The ありませんでした just means "there wasn't (any)", or "(someone) didn't have (any)", depending on context.
Another example using しか:
Since [he] doesn't eat anything but apples, [he] got constipated.
しか is used along with negative verbs to express "only", in a negative way. In English it could be translated as "nothing but". For example:
昨日行ったレストランには、ラーメンしかありませんでした。 (There was nothing but ramen at the restaurant we went yesterday).
In many cases, this negative pattern has the nuance that there should be more things beyond that "only" thing expressed with しか. When the speaker says しか, she or he expected to be other things ore more things. In the example above, the speaker would expect that there were available more types of dishes besides ramen, but there was only ramen and not anything else.
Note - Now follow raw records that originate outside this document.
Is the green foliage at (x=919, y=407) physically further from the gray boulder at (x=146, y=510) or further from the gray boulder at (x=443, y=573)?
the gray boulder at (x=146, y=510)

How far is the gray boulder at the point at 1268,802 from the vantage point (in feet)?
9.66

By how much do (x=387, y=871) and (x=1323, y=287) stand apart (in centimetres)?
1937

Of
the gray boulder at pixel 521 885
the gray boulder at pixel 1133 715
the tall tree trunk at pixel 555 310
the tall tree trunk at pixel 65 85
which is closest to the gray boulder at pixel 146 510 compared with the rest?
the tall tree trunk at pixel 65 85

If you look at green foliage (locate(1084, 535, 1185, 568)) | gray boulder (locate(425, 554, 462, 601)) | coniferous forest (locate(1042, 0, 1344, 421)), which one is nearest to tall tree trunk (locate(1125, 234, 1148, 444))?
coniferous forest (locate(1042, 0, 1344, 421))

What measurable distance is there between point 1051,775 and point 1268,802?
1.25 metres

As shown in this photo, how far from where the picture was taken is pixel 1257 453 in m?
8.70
This feeling of being less than expected is particularly true when using しか with amounts or quantities, such as in:
前に住んでいた村は家が4軒しかありませんでした。(There were nothing but 4 houses in the village I used to live).
Again, a village with barely 4 houses is way smaller than expected of a village of a regular size, hence the use of しか.
Note that the literal, objective meaning of しか with negative verbs is the same than that of だけ with positive verbs. However だけ does not carry that nuance of "less or fewer" than expected.
昨日行ったレストランには、ラーメンだけありました。 (There was only ramen at the restaurant we went yesterday).
前に住んでいた村は家が4軒だけありました。 (There were only 4 houses in the village I used to live).